As per law, three-fourth of a troubled company’s financial lenders must agree to a resolution plan before it is implemented.
In Alok Industries’s case, only 70% have agreed to the Reliance-JM Financial plan, exposing it to potential liquidation that employees and operational creditors are trying to avoid.
Typically, an interlocutory application is moved to seek urgent relief or to bring certain new facts to the knowledge of the court.
The liquidation value of Alok Industries is Rs4,200 crore, while the resolution plan from Reliance offers Rs5,050 crore upfront, the petition filed before the Ahmedabad bench of National Company Law Tribunal said. Mint has seen a copy of the petition.
“The Resolution Professional under the Code has no authority to decide on the liquidation of the corporate debtor (Alok Industries). It is the prerogative of the tribunal whether to pass the liquidation order under Section 33 of the Code or not,” the petition added.
The petitioners also asked NCLT to direct lenders not to pass a liquidation order until the disposal of the intervention application.
Alok Industries owes around Rs700 crore to its vendors, who are classified as operational creditors.
The petition claims Alok Industries has over 3,500 vendors and suppliers.
It was in the first list of 12 large accounts referred by the Reserve Bank of India for resolution under the Insolvency and Bankruptcy Code (IBC).
The petitioners include Alliance Superfine Industries Ltd, which is in the business of polyester texturized yarn and Kedia Texfab and Industries Pvt. Ltd and Vickey Fashions Ltd, which are engaged in cotton yarn and raw cotton.
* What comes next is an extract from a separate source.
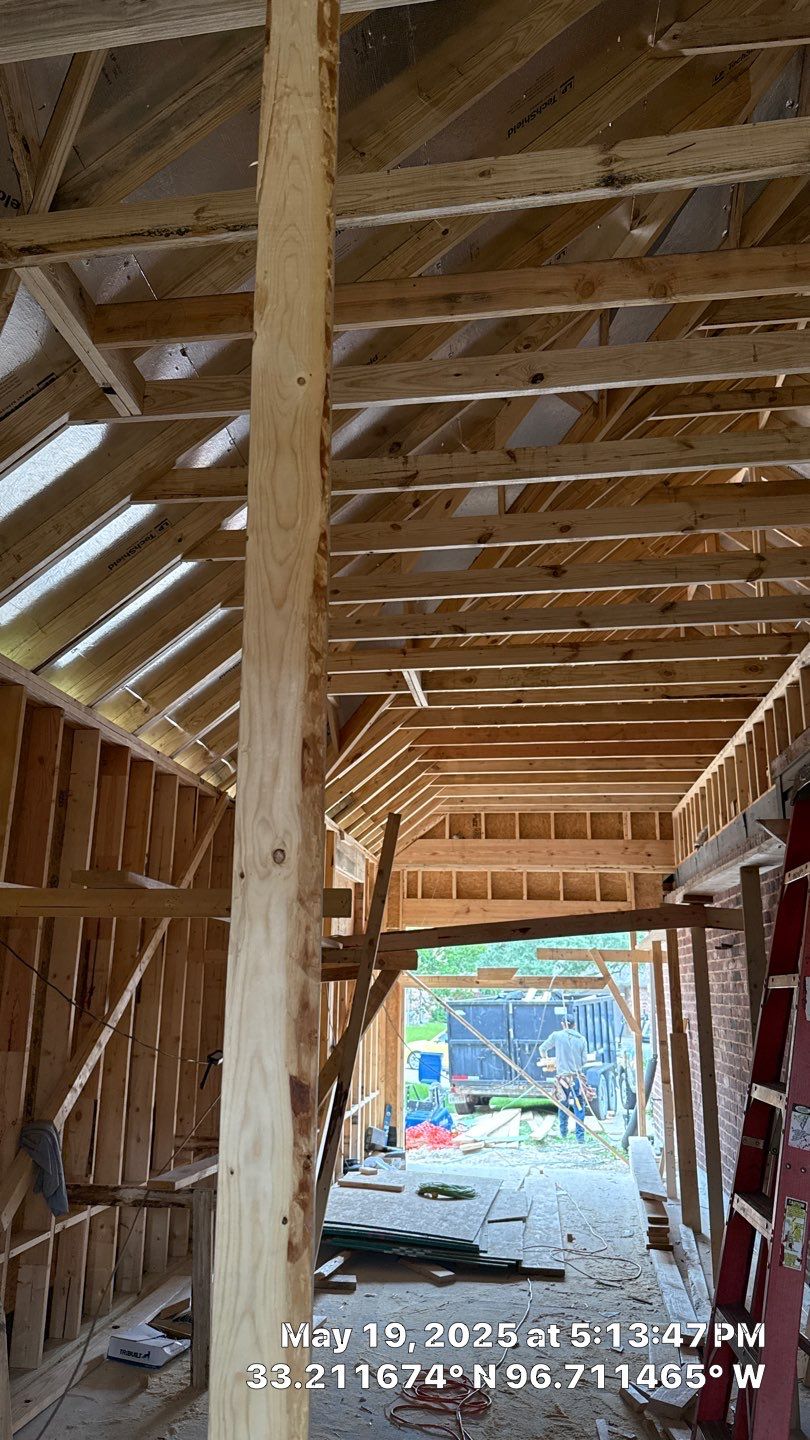 Garage and Bathroom Additions by SLM General Contractors & Roofing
“There does not appear to be any reason whatsoever as to why a resolution plan approved by 70% of the members of CoC, was rejected by 30% of the members of the CoC, without providing any apparent judicious and reasonable explanation as to their decision to force the corporate debtor into liquidation,” the petition said. The petitioners have sought NCLT’s intervention to direct the CoC to approve the resolution plan.
Last week, the Alok Employee Benefit and Welfare Trust representing around 12,000 permanent and other 6,000 temporary staffers had filed a similar application.
The tribunal will hear both petitions together on Wednesday. Senior advocate Shalin Mehta appearing for the operational creditors in the case confirmed the development but refused to comment anything since the matter is sub-judice. Ajay Joshi, the resolution professional for Alok Industries, declined to comment.